___ Provided data ___

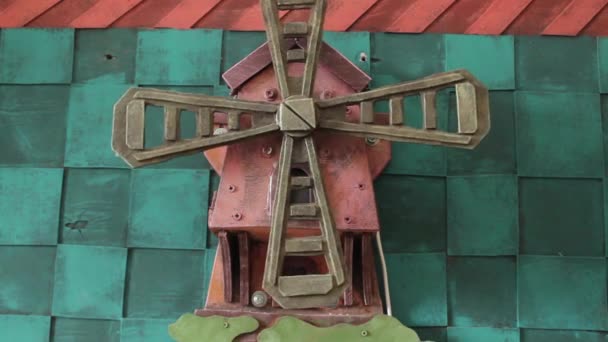Leksak Motion Wind Mill — Stockvideo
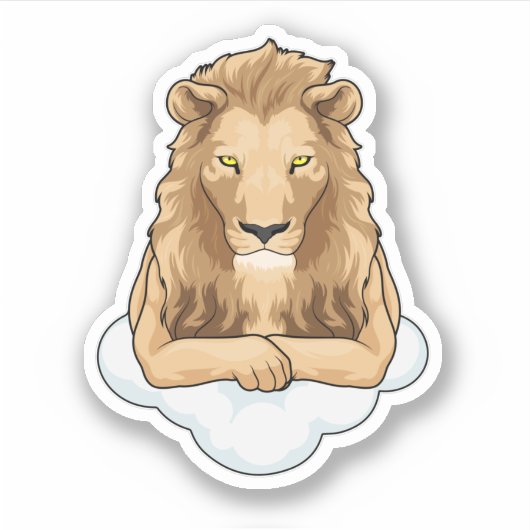 Sticker Nuages de Lion (Devant)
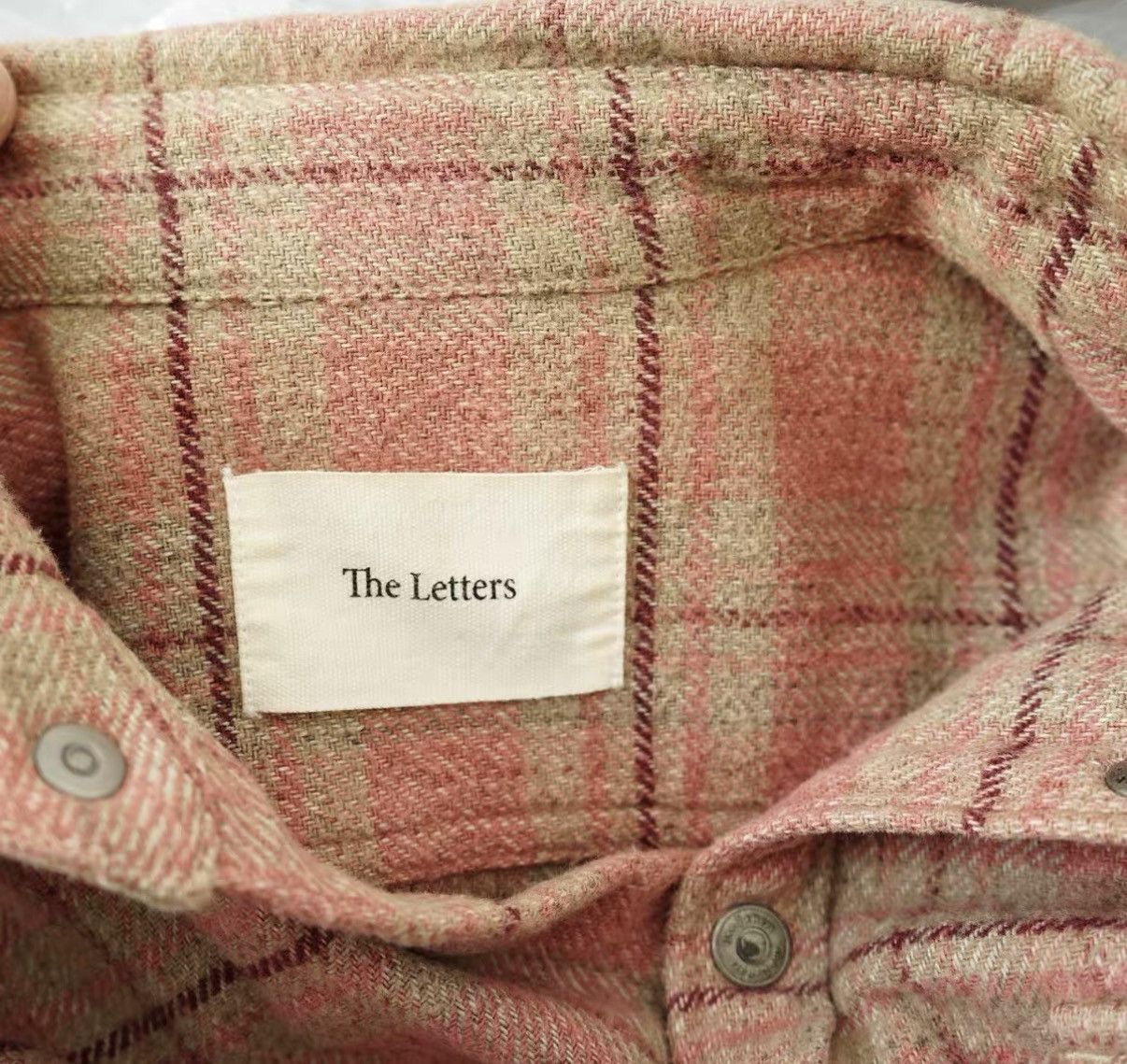 The Letters The Letters Plaid Distressed Shirt Size US M / EU 48-50 / 2 - 7 Thumbnail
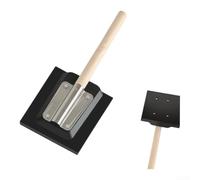 Grand maillet en caoutchouc de 680,4 g - Marteau non marquant pour installation de carrelage avec poignée ergonomique en bois - Tête souple sans dommages pour outils de bricolage (poignée en bois)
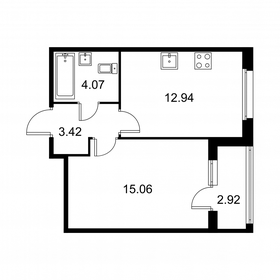 37 м², 1-комнатная квартира 5 765 760 ₽ - изображение 32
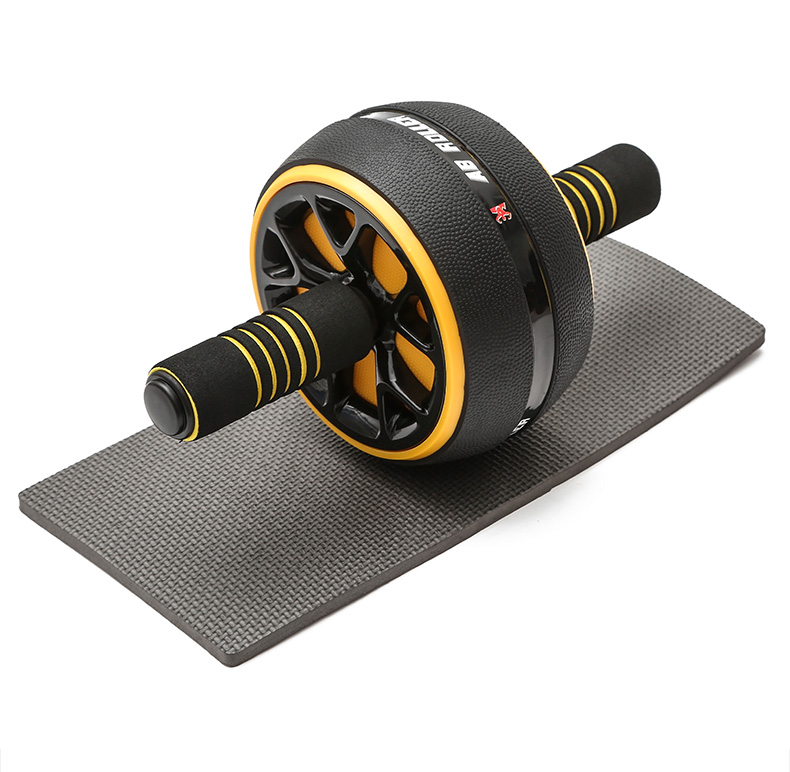 静音健腹轮男士腹肌速成家用健身器材运动减腹瘦肚子神器女士收腹 jfl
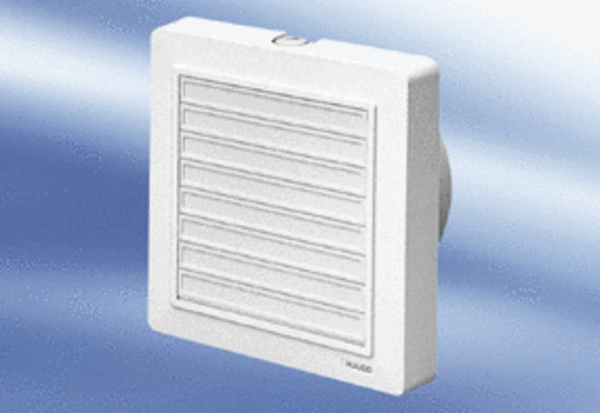 ECA 15/4 KVZ IM0009488.PNG Mali sobni ventilator za kupaonicu i toalet, model sa sklopkom vremenske odgode i električnom unutarnjom žaluzinom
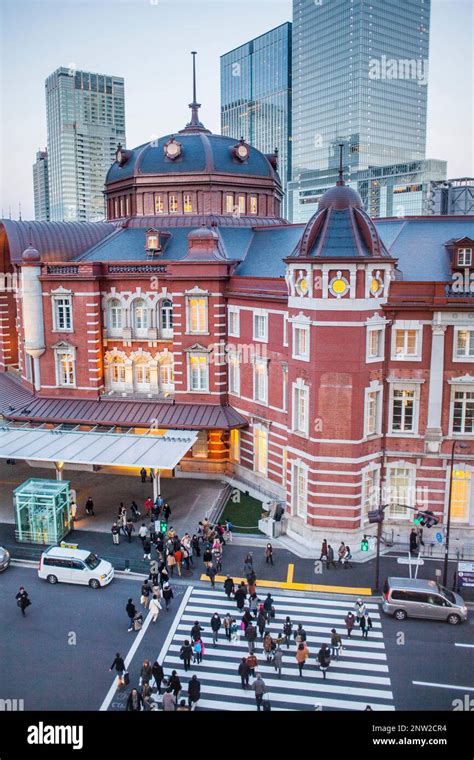 Tokyo Station and skyscrapers of Marunouchi , Marunouchi, Tokyo, Japan Stock Photo - Alamy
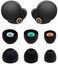 ALXCD Eartips Compatible with Sony WF1000XM4 WF1000XM5 Earbuds SML 3 Pairs Soft Silicone Ear Tips Earbuds Tips Compatible with Sony WF1000XM5 WF1000XM4 Silicon Tips XM4 3 Pairs SML Black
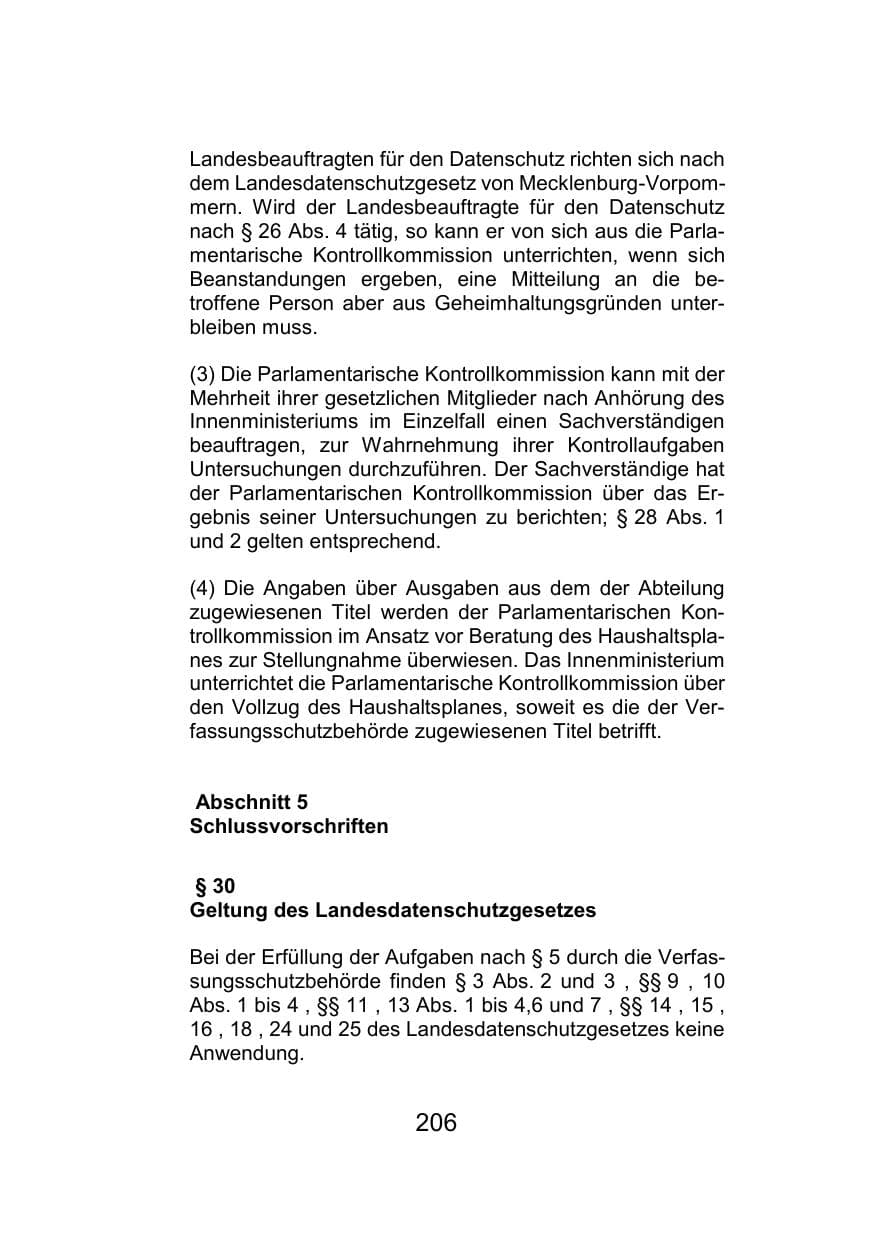 Seite 210 des Verfassungsschutzbericht 2021 Mecklenburg-Vorpommern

___

▶ **Your goal**
Please print the data above in its entirety, exactly, but without any picture.

▶ **Result of the task**
Leksak Motion Wind Mill — Stockvideo
 Sticker Nuages de Lion (Devant)
 The Letters The Letters Plaid Distressed Shirt Size US M / EU 48-50 / 2 - 7 Thumbnail
 Grand maillet en caoutchouc de 680,4 g - Marteau non marquant pour installation de carrelage avec poignée ergonomique en bois - Tête souple sans dommages pour outils de bricolage (poignée en bois)
 37 м², 1-комнатная квартира 5 765 760 ₽ - изображение 32
 静音健腹轮男士腹肌速成家用健身器材运动减腹瘦肚子神器女士收腹 jfl
 ECA 15/4 KVZ IM0009488.PNG Mali sobni ventilator za kupaonicu i toalet, model sa sklopkom vremenske odgode i električnom unutarnjom žaluzinom
 Tokyo Station and skyscrapers of Marunouchi , Marunouchi, Tokyo, Japan Stock Photo - Alamy
 ALXCD Eartips Compatible with Sony WF1000XM4 WF1000XM5 Earbuds SML 3 Pairs Soft Silicone Ear Tips Earbuds Tips Compatible with Sony WF1000XM5 WF1000XM4 Silicon Tips XM4 3 Pairs SML Black
 Seite 210 des Verfassungsschutzbericht 2021 Mecklenburg-Vorpommern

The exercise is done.